Director Jerry Zaks is the master of the old-fashioned, big-deal, over-the-top Broadway extravaganza, and he keeps everything here in equally pronounced high spirits. The action doesn’t stop, the numbers keep coming, and everyone is performing at you — hard. Warren Carlyle’s choreography is expectedly high-stepping and joyous. Santo Loquasto’s sets offer an eye-popping Olde New York, including a New York Central train that locomotes across the stage. (Poor David Hyde Pierce, as Horace Vandergelder, the Yonkers half-millionaire Dolly has her eyes on, is outfitted so garishly he could wonder a few blocks uptown and sub in for Willy Wonka without a costume change.)
Hyde Pierce seems uncharacteristically eclipsed by Midler’s flamboyance; he’s a little bit lost behind his floppy moustache, and he’s ill-suited for the vaudevillian leg-quaking and cheek-puffing that’s called for. But Gavin Creel and Taylor Trensch are charming — and Creel especially faux-earnestly ingratiating — as the two Vandergelder clerks who sneak away from his shop for a day in the city and a chance at love. Kate Baldwin, as the shop owner Dolly was matching Vandergelder with before she decides to steal him for herself, is exuberant as ever, and occasionally threatens to outshine Midler. (But only occasionally: No one doubts who is the star.)
Still, it all remains, vaudevillianly, a lot of song-and-dance. There are great, classic musicals that are about things — “Gypsy,” for example, and “West Side Story” and “Oklahoma,” and there are also great, classic musicals that aren’t really about anything, like “Guys and Dolls” and “Anything Goes.” There are even great, classic Jerry Herman musicals that are about things, like “Mame” and, especially, “La Cage aux Folles.” But in all of those, there are if not stories you care about and are invested in than at least fascinating, watchable characters. (Or a Cole Porter score.

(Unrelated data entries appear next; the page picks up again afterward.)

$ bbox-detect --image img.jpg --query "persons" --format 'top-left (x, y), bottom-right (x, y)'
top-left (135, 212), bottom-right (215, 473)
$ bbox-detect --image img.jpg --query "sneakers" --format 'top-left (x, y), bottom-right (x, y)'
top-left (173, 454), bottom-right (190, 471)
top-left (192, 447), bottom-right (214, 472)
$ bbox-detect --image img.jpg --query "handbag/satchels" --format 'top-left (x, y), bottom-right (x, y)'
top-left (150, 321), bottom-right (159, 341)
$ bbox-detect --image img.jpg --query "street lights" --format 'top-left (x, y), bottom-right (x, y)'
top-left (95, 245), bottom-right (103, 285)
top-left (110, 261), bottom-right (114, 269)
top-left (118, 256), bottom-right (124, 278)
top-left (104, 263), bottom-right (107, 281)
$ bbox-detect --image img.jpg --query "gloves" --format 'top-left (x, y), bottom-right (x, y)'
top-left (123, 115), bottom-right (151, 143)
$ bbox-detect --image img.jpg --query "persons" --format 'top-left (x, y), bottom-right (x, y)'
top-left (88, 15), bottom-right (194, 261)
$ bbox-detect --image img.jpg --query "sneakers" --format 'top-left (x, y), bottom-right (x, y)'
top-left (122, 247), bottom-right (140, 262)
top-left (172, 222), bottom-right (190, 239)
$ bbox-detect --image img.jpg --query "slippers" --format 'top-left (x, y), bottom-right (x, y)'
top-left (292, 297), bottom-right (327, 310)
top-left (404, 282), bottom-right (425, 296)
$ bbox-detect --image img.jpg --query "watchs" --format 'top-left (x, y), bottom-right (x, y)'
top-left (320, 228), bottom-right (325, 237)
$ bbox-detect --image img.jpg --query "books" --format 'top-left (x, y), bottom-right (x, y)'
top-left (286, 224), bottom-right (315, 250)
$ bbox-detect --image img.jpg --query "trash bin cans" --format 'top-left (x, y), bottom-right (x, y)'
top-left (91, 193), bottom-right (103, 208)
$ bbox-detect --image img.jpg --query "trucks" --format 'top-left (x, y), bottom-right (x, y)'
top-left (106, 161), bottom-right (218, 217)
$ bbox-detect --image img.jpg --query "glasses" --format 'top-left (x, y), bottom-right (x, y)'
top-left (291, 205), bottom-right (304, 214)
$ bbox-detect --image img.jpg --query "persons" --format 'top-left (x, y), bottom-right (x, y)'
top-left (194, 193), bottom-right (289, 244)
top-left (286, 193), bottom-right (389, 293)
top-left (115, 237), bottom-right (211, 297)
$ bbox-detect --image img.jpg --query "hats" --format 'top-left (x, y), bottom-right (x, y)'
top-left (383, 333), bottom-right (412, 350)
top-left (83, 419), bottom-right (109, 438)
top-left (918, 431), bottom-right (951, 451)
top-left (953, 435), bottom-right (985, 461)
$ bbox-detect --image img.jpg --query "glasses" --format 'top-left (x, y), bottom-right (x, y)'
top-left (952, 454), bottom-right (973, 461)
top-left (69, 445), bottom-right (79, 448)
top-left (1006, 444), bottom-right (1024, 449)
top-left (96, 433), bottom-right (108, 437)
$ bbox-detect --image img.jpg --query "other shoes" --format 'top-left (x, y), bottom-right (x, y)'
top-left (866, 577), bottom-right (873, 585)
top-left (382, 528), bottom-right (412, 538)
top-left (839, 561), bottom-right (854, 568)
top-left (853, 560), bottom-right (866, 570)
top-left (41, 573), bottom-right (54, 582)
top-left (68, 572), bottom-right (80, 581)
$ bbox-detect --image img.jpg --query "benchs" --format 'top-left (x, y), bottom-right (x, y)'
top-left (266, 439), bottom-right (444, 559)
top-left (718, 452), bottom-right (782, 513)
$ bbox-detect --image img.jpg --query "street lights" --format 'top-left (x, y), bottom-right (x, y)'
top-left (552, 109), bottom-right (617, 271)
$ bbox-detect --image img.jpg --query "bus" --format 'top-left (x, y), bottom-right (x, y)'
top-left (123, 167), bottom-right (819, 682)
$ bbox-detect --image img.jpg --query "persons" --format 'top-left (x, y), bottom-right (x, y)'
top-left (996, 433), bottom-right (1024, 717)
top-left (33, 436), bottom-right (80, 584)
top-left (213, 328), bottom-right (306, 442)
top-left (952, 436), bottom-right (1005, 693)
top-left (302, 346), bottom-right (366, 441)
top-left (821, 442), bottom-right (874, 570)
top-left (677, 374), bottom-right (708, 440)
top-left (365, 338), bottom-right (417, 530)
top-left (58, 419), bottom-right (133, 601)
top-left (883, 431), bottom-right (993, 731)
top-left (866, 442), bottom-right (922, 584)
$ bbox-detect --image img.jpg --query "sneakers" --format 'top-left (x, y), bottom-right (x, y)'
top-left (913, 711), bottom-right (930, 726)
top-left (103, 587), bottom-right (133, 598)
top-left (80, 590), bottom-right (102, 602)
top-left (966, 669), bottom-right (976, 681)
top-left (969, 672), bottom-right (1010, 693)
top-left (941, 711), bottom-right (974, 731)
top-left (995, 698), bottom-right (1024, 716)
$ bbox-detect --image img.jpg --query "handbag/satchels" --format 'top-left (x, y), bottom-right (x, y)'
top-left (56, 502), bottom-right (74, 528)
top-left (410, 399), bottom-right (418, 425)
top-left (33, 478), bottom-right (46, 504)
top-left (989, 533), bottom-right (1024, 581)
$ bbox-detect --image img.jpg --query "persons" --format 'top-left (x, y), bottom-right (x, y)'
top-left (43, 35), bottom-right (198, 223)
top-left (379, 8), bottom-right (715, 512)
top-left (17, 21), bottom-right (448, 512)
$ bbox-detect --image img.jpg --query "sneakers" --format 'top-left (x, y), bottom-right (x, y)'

Herman can write a simple, hummable show tune, but he ain’t Porter.) There may have been a “Hello, Dolly!” in which you cared about Dolly’s machinations, or at least felt her loneliness and yearning for a mate, or at least found her an engrossing character. But I haven’t seen one, and it’s not happening here.
That leaves us with a classic musical that isn’t so great, starring a great star who’s not really acting. It’s so nice to have her where she belongs.
Jesse Oxfeld has written about theater for New York Magazine and Town & Country.